DPR mendesak pemerintah agar memiliki regulasi yang mengatur keamanan dan ketahanan siber (KKS) agar ada sanksi dan efek jera bagi penjahat siber. Anggota Komisi I DPR Sukamta menyebut bahwa kasus kebocoran data pribadi ASN yang terjadi kemarin telah memperpanjang sejarah bocornya data pribadi Indonesia ke tangan peretas. Dia menilai bahwa kasus kebocoran data sudah sering terjadi. Namun sayangnya, menurut Sukamta, belum ada penegakan hukum terhadap para pelaku kejahatan siber. “Kebocoran data sudah sering terjadi, tapi kita belum bisa menegakkan hukum tentang pelindungan data, karena lembaganya belum ada,” tuturnya di Jakarta, Senin (12/8/2024).

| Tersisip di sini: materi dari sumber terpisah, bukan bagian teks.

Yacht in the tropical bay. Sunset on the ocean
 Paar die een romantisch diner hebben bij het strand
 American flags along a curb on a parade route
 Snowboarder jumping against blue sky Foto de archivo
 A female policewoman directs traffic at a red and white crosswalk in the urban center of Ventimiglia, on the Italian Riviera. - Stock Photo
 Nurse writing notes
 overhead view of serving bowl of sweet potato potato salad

Maka dari itu, Sukamta mendesak pihak pemerintah untuk membentuk lembaga atau Otoritas Pelindungan Data Pribadi (OPDP) sebagaimana amanat UU Nomor 27 tahun 2022 tentang Perlindungan Data Pribadi (PDP). Sukamta menilai peraturan itu sangat penting mengingat dalam kurun waktu berdekatan Indonesia terus mengalami kebocoran data. “Aturan itu penting karena semakin banyak kasus kebocoran data dan juga karena tenggat waktu ketentuan peralihan yang diberikan oleh UU PDP selama 2 tahun sejak UU tersebut disahkan 17 oktober 2022. Jadi artinya, waktu kita tinggal 2 bulan untuk membentuk lembaga tersebut,” katanya.
Sebelumnya, data ASN yang telah diretas tersebut diketahui ditawarkan peretas di BreachForums, sebuah forum jual-beli hasil peretasan, seharga US$ 10.000 atau sekitar Rp 160 juta. Peretas mengklaim pihaknya mendapatkan data dari BKN sejumlah 4.759.218 baris. Data itu berisi tempat dan tanggal lahir, gelar, tanggal Calon Pegawai Negeri Sipil (SK CPNS), tanggal PNS, Nomor Induk Pegawai Negeri Sipil (NIP), Nomor Surat Keputusan, Nomor Surat PNS, golongan, jabatan, instansi, alamat, nomor identitas, nomor telepon, email, pendidikan, jurusan, tahun lulus.